The S&P downgrade was signaled well in advance, so it should not have come as a surprise. Paul Krugman takes a no-holds-barred position today that yes, the United States is a mess, but no, S&P is not the organization to rely on for this evaluation, since its laxity during the mortgage-finance bubble contributed to the meltdown and triggered the Great Recession. A neat summary of blogviews by economists is at Curious Capitalist.
My Comment: Since U.S. Treasuries have been the global gold standard for risk-free debt, it is odd to think of them as rating less than AAA. For a rating agency to downgrade the debt in the way it did smacks of petulance over the way Congress conducted the debate. That should not be any business of S&P. The American voter will deal with that in 2012.

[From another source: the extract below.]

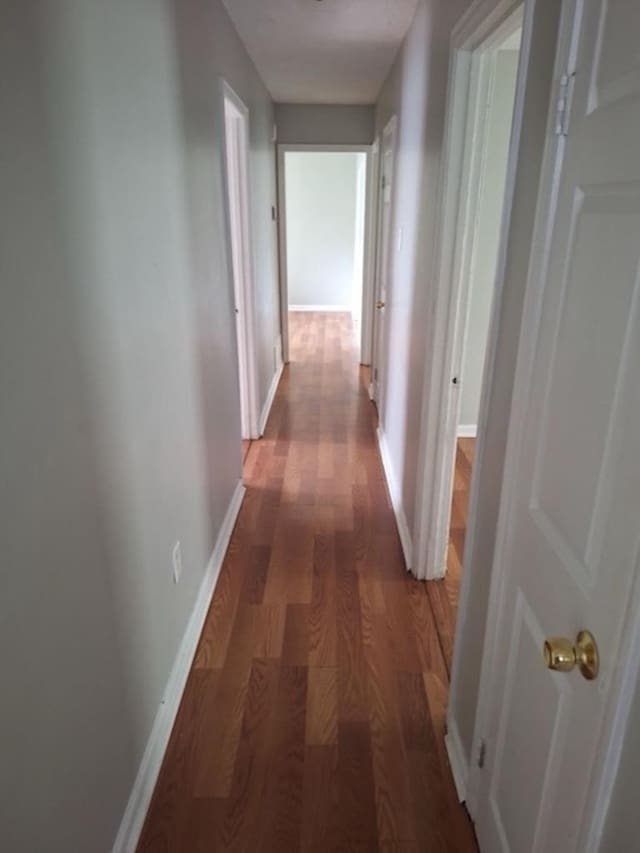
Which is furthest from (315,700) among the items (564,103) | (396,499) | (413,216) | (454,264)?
(413,216)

What strikes me as sad is that the unnecessary debt-ceiling debate precipitated the downgrade. The U.S. Government should remain focused on the 13.9 million unemployed Americans and the 9.1 percent unemployment rate. Demanding more cuts in spending now will not be helpful unless a package of job incentives is passed ASAP. What ought to have precipitated a rating-agency downgrade of U.S. debt, on technical grounds, was the exclusion of the Iraq and Afghanistan wars from the Federal budget, pushing this spending into the deficit and add to the U.S. debt. Or a downgrade for running up of deficits during the good years of 2004-2006 years unemployment was below 6 percent and falling. But that was when S&P was otherwise preoccupied, selling AAA ratings of evil baskets of CDOs. S&P is about six years late and a couple of trillion dollars off the mark.